Musical group in Tempe, Arizona

Alison's Halo is a band from Tempe, Arizona. Their sound, distinguished by dreamy vocals and loud, spacey guitars, is often associated with shoegaze and dream pop.

==History==
Alison's Halo formed in Tempe, Arizona, in October 1992. The original lineup included vocalist/guitarist Catherine Cooper, guitarist Adam Cooper and bassist Lynn Anderson; they dubbed their Alesis SR-16 drum machine "Alison". Their debut gig was at an old Odd Fellows hall with Jimmy Eat World opening. The band quickly obtained opening slots for international touring acts like Ultra Vivid Scene, Curve, the Verve, the Boo Radleys, Bailter Space, and Stereophonics, performed at several music festivals (including CMJ Music Marathon and South by Southwest) and recorded two demo cassettes, Slug and Halo. They added drummer Thomas Lanser prior to recording their debut single, "Dozen", released in early 1995 on Independent Project Records. The lineup changed again, with bassist David Rogers (also of Half String) and drummer Roger Brogan replacing Anderson and Lanser. During 1997, the band added Scott McDonald (formerly of Closedown) as a third guitarist.

Their first album, Eyedazzler 1992–1996, a CD compilation of songs the band created between 1992 and 1996, was released in 1998 on Burnt Hair Records.

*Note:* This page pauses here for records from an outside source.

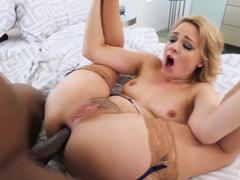 Fotos amadoras de uma loira vadia então fazendo um sexo bem picante com um negão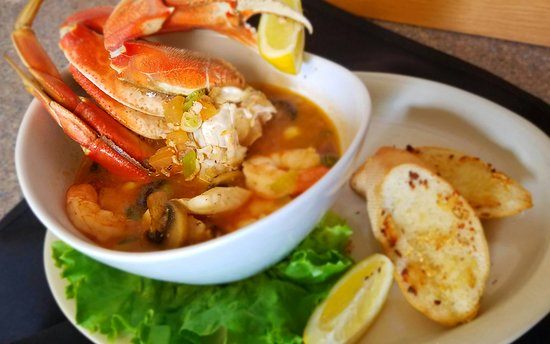 Surfrider Restaurant: Surfrider Seafood Saute with half a crab, shrimp, clams... and more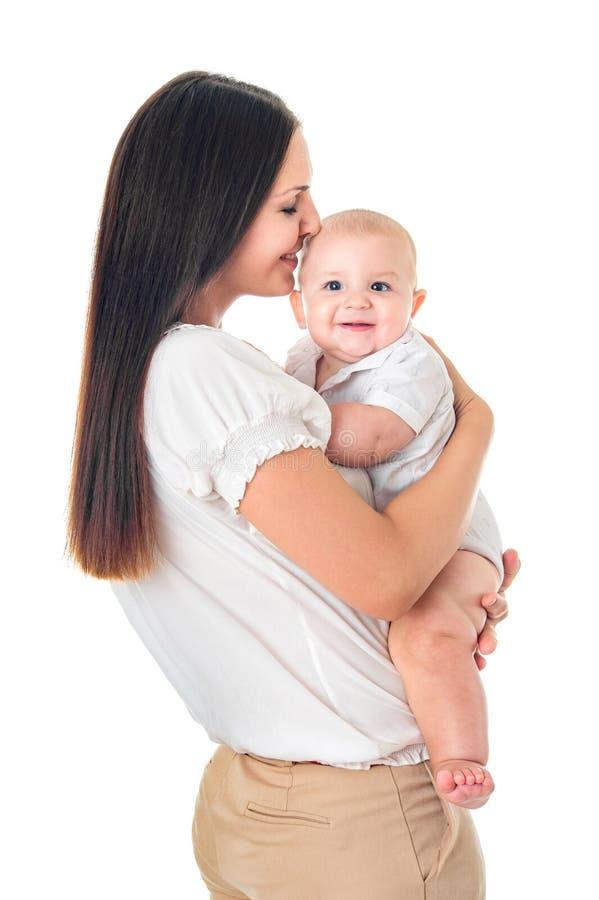 Jeune mère avec son bébé adorable d'isolement sur le fond blanc image stock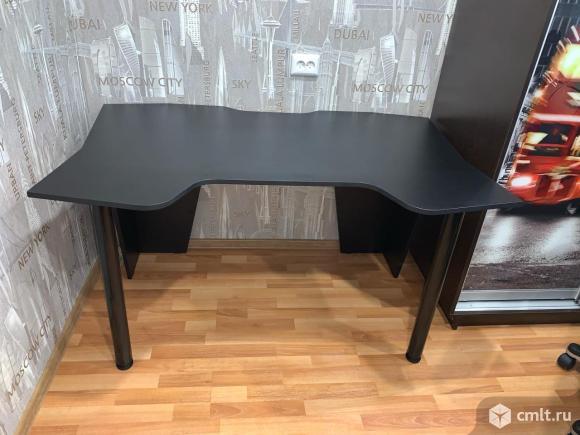 Игровой компьютерный стол. Фото 1.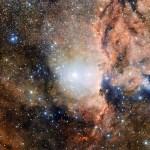 ESO: Paisagem cósmica revela uma pletora de estrelas na constelação do Altar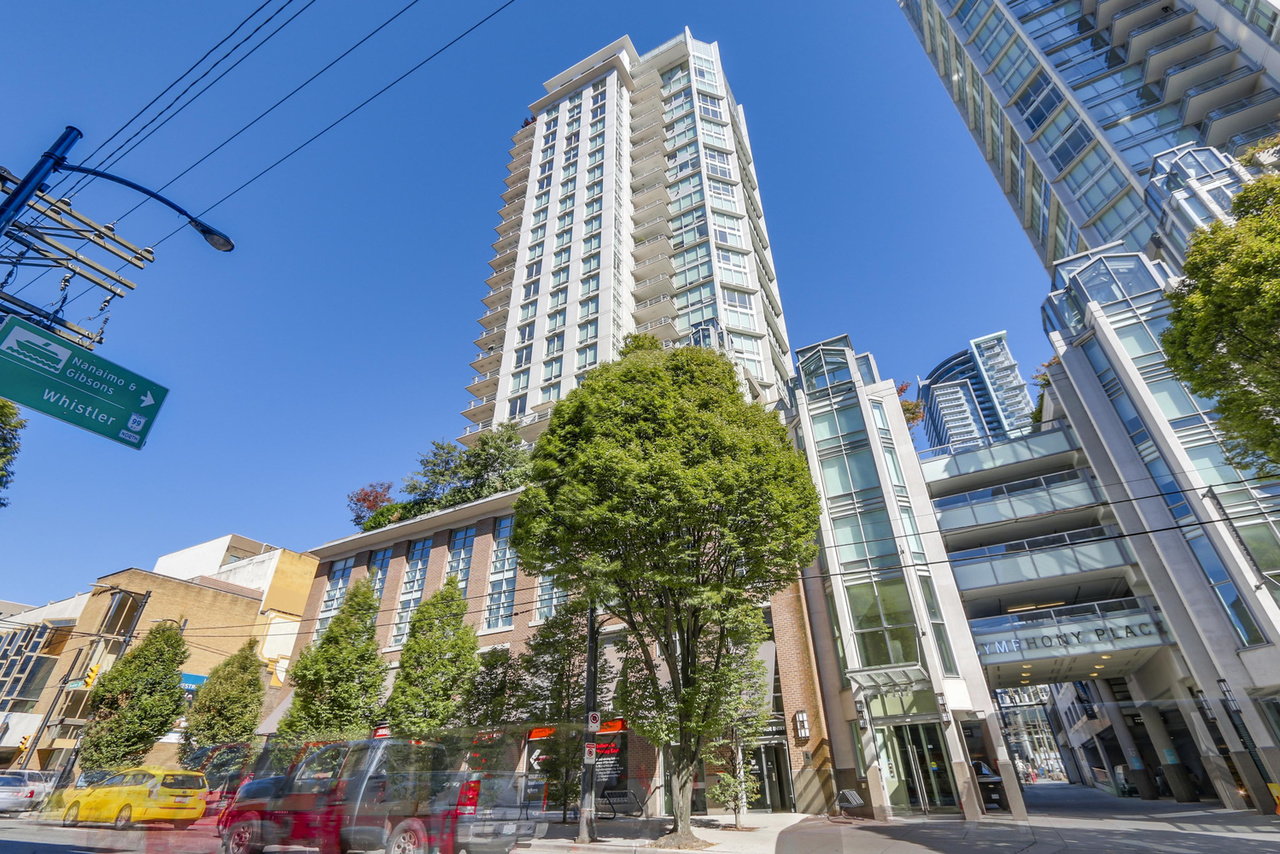 1-5 at 565 Smithe Street, Yaletown, Vancouver West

After the dissolution of Alison's Halo in the late 1990s, Adam and Catherine Cooper relocated to Chicago and recorded Burt Bacharach-influenced pop at their home Jetpack Studios under a variety of band names. As the Pastry Heros, they self-released the five-song Horn Rim Fury CD EP in 1998 on their own Submersible Recordings. As Kitten Factor, they released the "Nite Lite" single on the Rainbow Quartz International label in 1998, and the three-song "Surround" 7-inch EP in 1999 on Sunday Records. In 1999, they changed names again to Insta, re-releasing Horn Rim Fury under that name on Sunday Records. Insta released a full-length album, Checklist for Love, in 2002 on Sunday.

Adam Cooper also records as the solo ambient guitar project Signals Into Space.

In 2009, the Coopers reactivated Alison's Halo and released several digital compilations of old material via their website, including three live albums and the Jetpacks for Julian demos EP.

The Alison's Halo song "Dozen" was included on the Still in a Dream: A Story of Shoegaze 1988–1995 box set compilation, released January 29, 2016, by Cherry Red Records.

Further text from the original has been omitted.